The modestly scaled building expresses its programmatic duality with two distinct gable-roof volumes that anchor each end of the building's main north-south axis. At the southern end, the larger of the two gabled volumes contains the music room, while the science classroom occupies the northern volume. Joining them, a lower, flat-roofed area contains building entry and service spaces. Cascading down and to the west, the peaked-roof greenhouse extends from the science room, completing the building's L-shaped plan and sheltering the building entrance from the strong Gorge winds.
A 1940s bus barn was deconstructed to make way for the new facility, contributing salvaged materials, such as the wood that forms distinctive scissor trusses in the music and science classrooms, along with wood for interior wall framing.
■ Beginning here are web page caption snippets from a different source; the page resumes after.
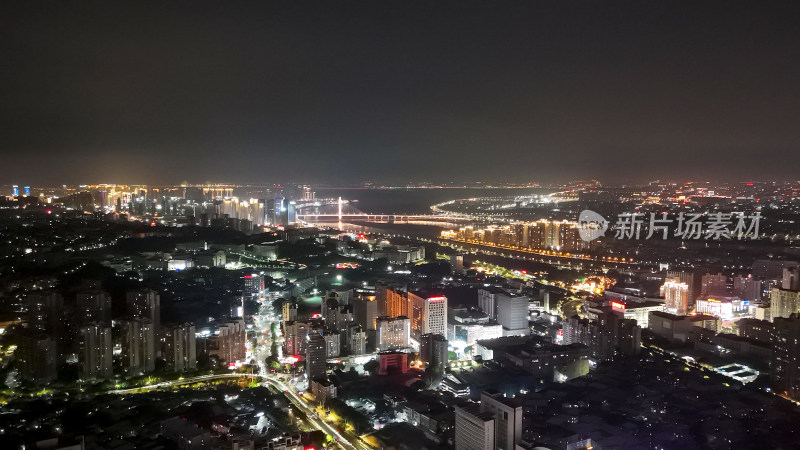 泉州城市夜景航拍图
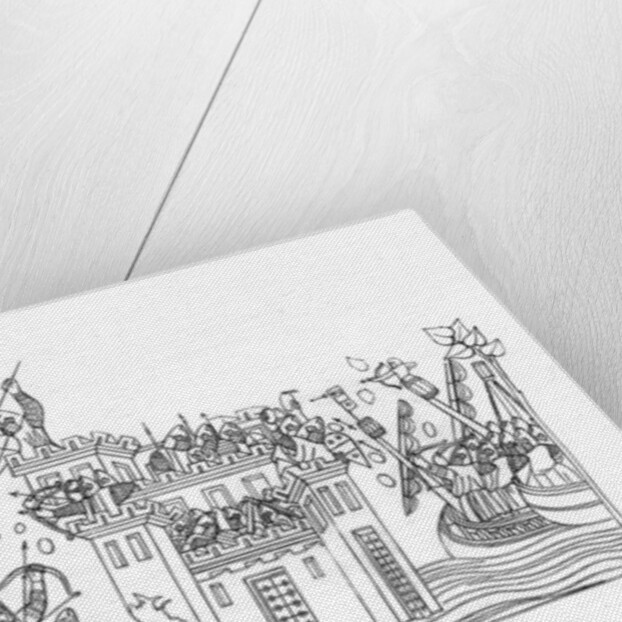 Siege scene by Henry Shaw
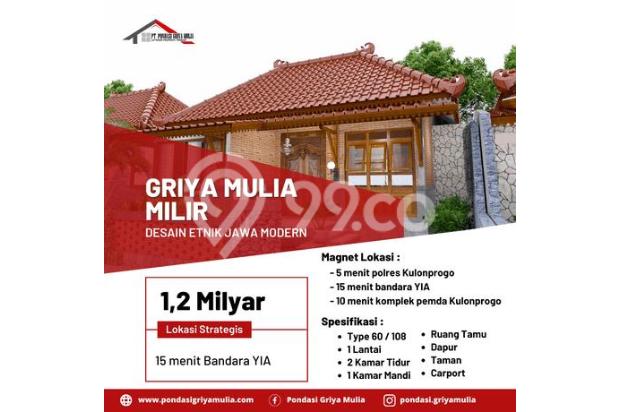 Dekat Bandara Yia, Rumah Desain Etnik Jawa Modern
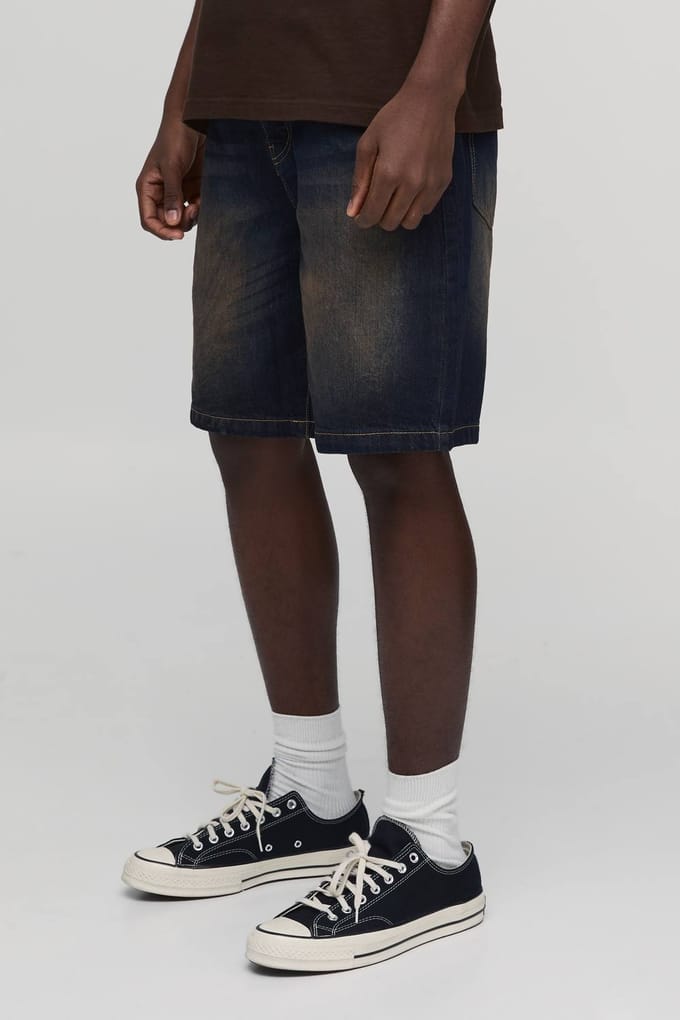Relaxed Stijve Denim Shorts | Dark Wash | Size 32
The new building's primary structure is insulated concrete formwork, which provides a balance of good insulation and thermal mass for the area's considerable seasonal temperature swings.
Similar to the PCC Newberg Center, the middle school building uses a closed-loop hydronic system embedded in its concrete floor slab for heating and cooling.
Daylighting levels in the classroom areas are optimized by combining traditional windows with skylights in the music room, and by using clerestory windows in the science classroom. Triple-glazed windows were used throughout the project to provide a thermal and acoustic barrier, and a trellis with deciduous vines provides seasonal shading of south-facing windows.
The tall classroom spaces also rely on operable lower and upper windows, and on rooftop ventilators for cross and stack-effect ventilation. At times when heating is required, fresh air is warmed by passing through a plenum behind the building's 35-kilowatt PV system, absorbing radiant heat from the solar panels, and also by passing through a heat-recovery ventilator.
A 14,000-gallon (53,000-liter) underground water tank stores harvested rainwater for use in flushing the building's toilets and irrigating the students' garden. With the help of a new bioswale, the school is able to manage 100 percent of stormwater onsite.
The building's total EUI is 7.15 kWh/ft2/year (76 kWh/m2/year). According to Opsis Architecture, the building performed at a net EUI of -0.14 kWh/ft2/year (-1.6 kWh/m2/year) for the year ending May 1, 2012, meaning that the PV array is generating slightly more electricity than is consumed in the building.